■ **Page excerpt**
Before Sit on Top kayaks were designed, late 80s, I fished the Florida Everglades out of Flamingo in an 18ft square sterned canoe with a small 3 hp kicker motor. Ran upwind on the motor in Florida Bay before shutting down and then using the wind, drifted the flats sight casting and working anything and everything. I had several bull sharks give me a bit of trouble but I kept them away by simply slamming the water with my paddle just before they closed in and bumped the canoe. A few times I shoved them away with the paddle..just to remind them I'm in charge. They are unpredictable but in the same token, being unpredictable makes them pretty predictable. They will close in and eyeball you, measure you up...when you are absolutely quiet. If I fired the motor up, they would scatter but working a yak, you don't have that option.

I kayak Padre Island National Seashore during the summer doldrums. I've had blacktips, bull sharks and hammerheads as well as king mackerel, cobia, jack crevalle and spanish mackerel as well as huge manta rays come up to the kayak and check me out. So far the sharks eyeball only and as they cruise close, I slam the paddle hard and fast a few times...scaring them off quickly. Loud noise seems to be the trick...at least that's what I've experienced.

■ **Goal of the exercise**
Answer these from the kayak fishing text above.
(a) How powerful was the kicker motor on the canoe used out of Flamingo?
(b) What three kinds of sharks are named at Padre Island National Seashore?
(c) What did the sharks do when the motor was fired up?

■ **Provided material**
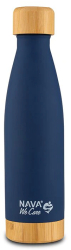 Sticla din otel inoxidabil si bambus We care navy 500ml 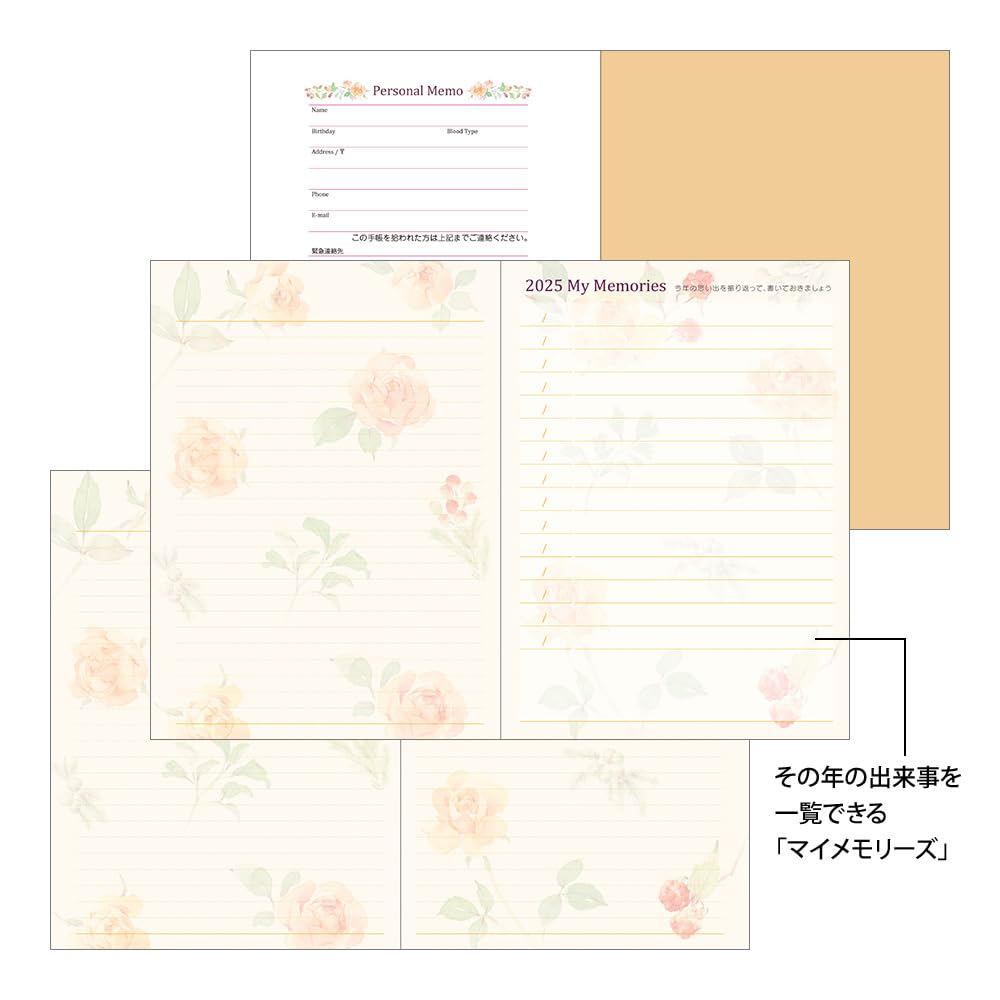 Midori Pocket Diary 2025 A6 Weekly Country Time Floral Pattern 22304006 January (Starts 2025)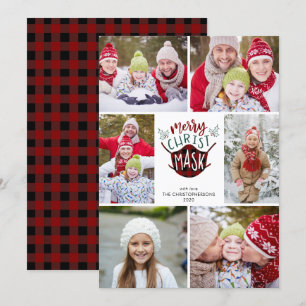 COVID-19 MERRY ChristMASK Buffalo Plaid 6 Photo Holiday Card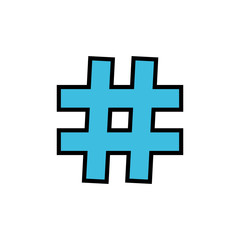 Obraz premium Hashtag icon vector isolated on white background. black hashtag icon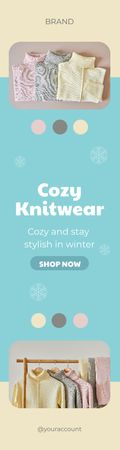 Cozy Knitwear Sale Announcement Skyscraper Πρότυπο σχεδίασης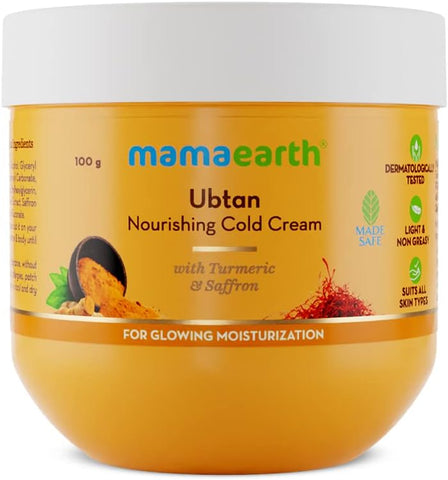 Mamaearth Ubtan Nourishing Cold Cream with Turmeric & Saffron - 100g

■ **Task result**
(a) 3 hp
(b) Blacktips, bull sharks and hammerheads
(c) They would scatter.